> **Assignment**
The result should be the lines from the one holding "Cavigliera stringata donjoy" to the final line of the records below, repeated exactly and with no pictures.

> **Given entries**
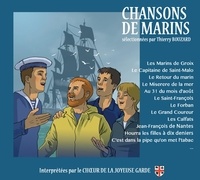 Choeur de la joyeuse garde - Chansons de marins. 1 Cédérom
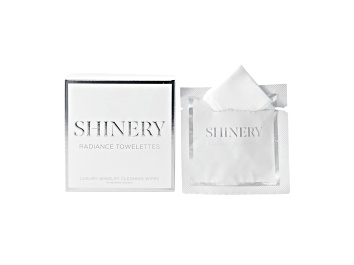 Picture of Shinery Radiance Towelettes - Luxury Jewelry Wipes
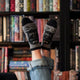 Death by TBR Ankle Socks
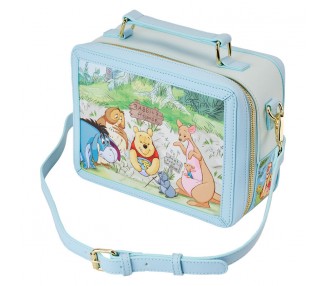 Bolsa portameriendas Winnie the Pooh Disney Loungefly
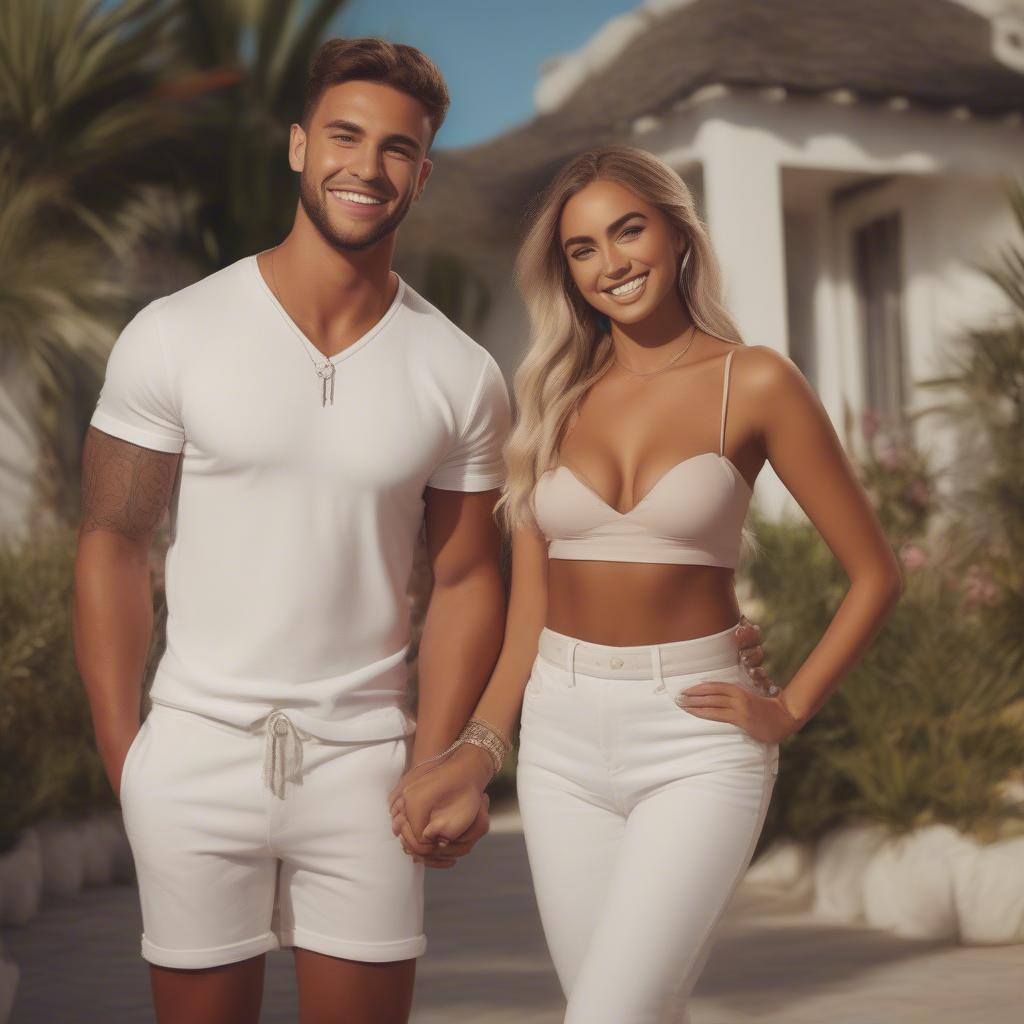 Love Island Reunion Part 2: Couple Update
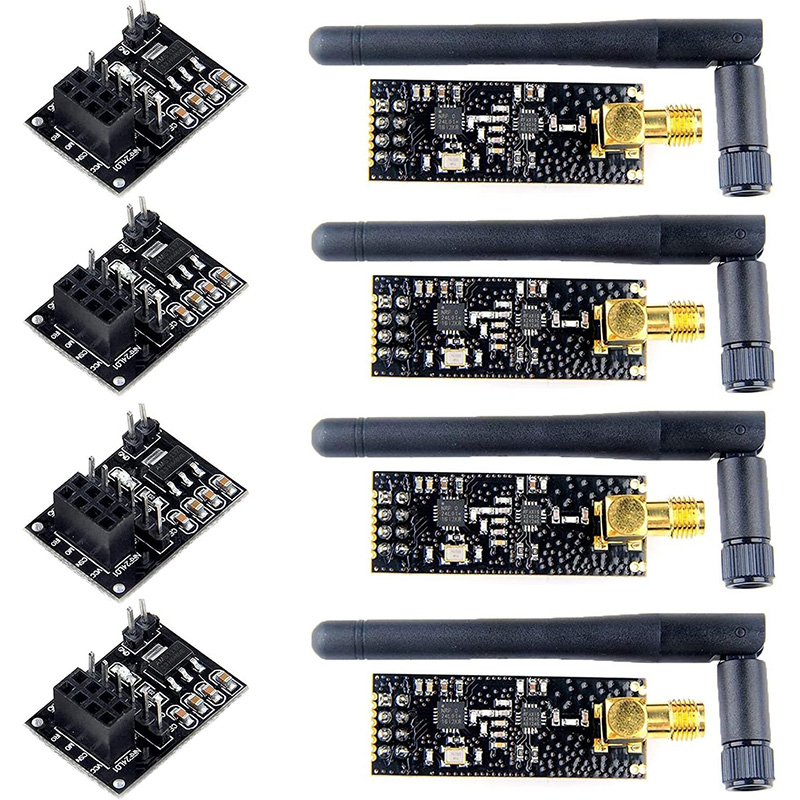 NRF24L01+ 2,4G drahtloses Date – Nrf24L01 Bewertung und Preis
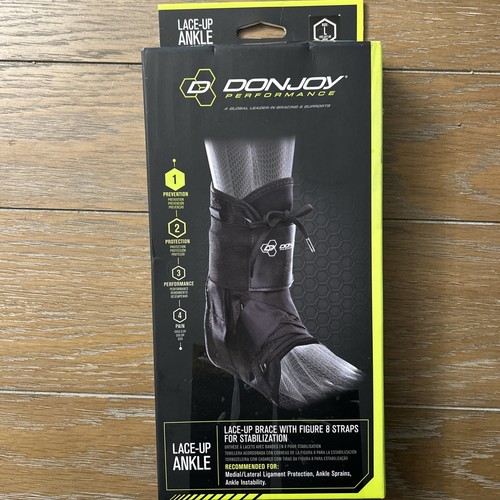 Cavigliera stringata donjoy - stringata,
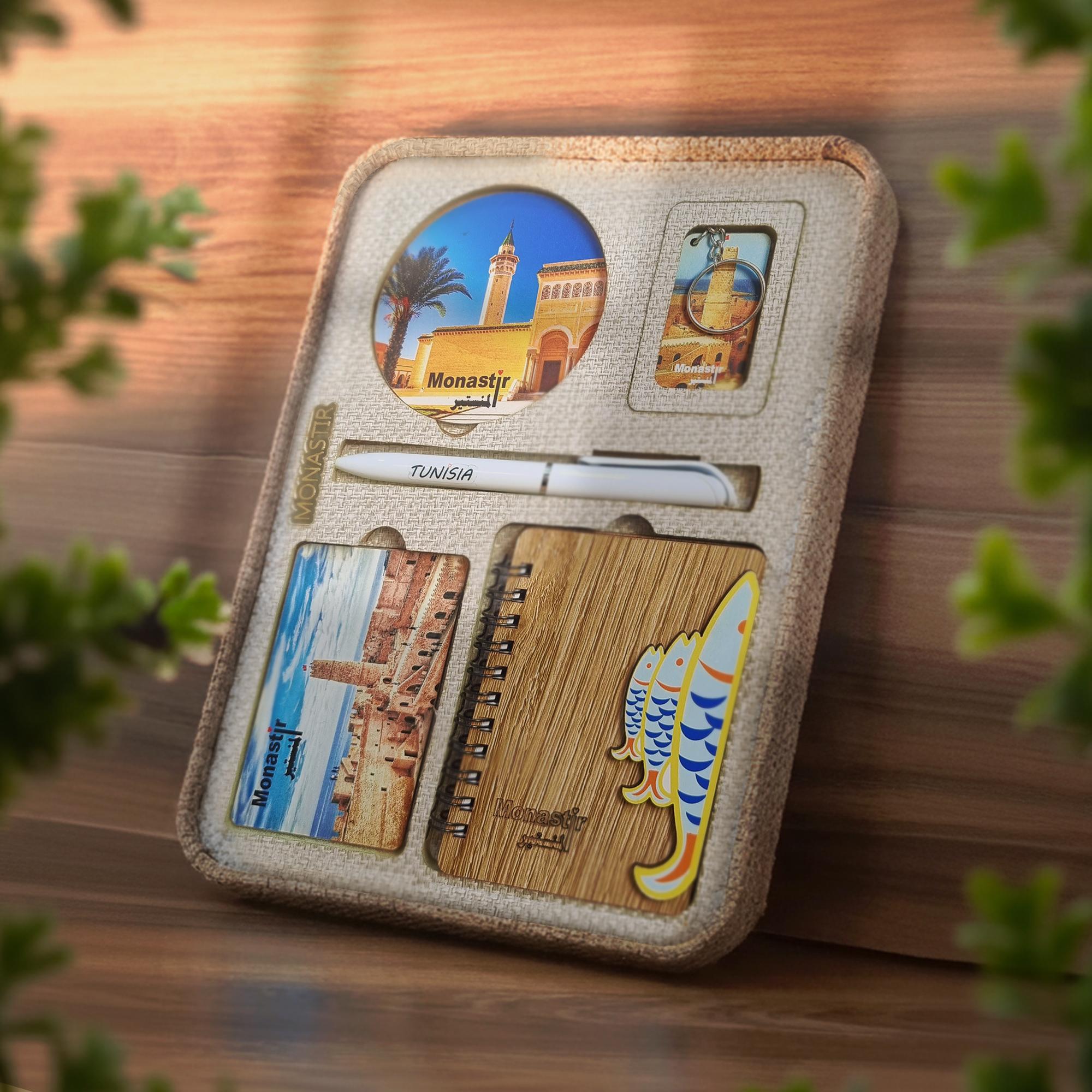 Box Héritage Premium  - Monastir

> **Exercise response**
 Cavigliera stringata donjoy - stringata,
 Box Héritage Premium  - Monastir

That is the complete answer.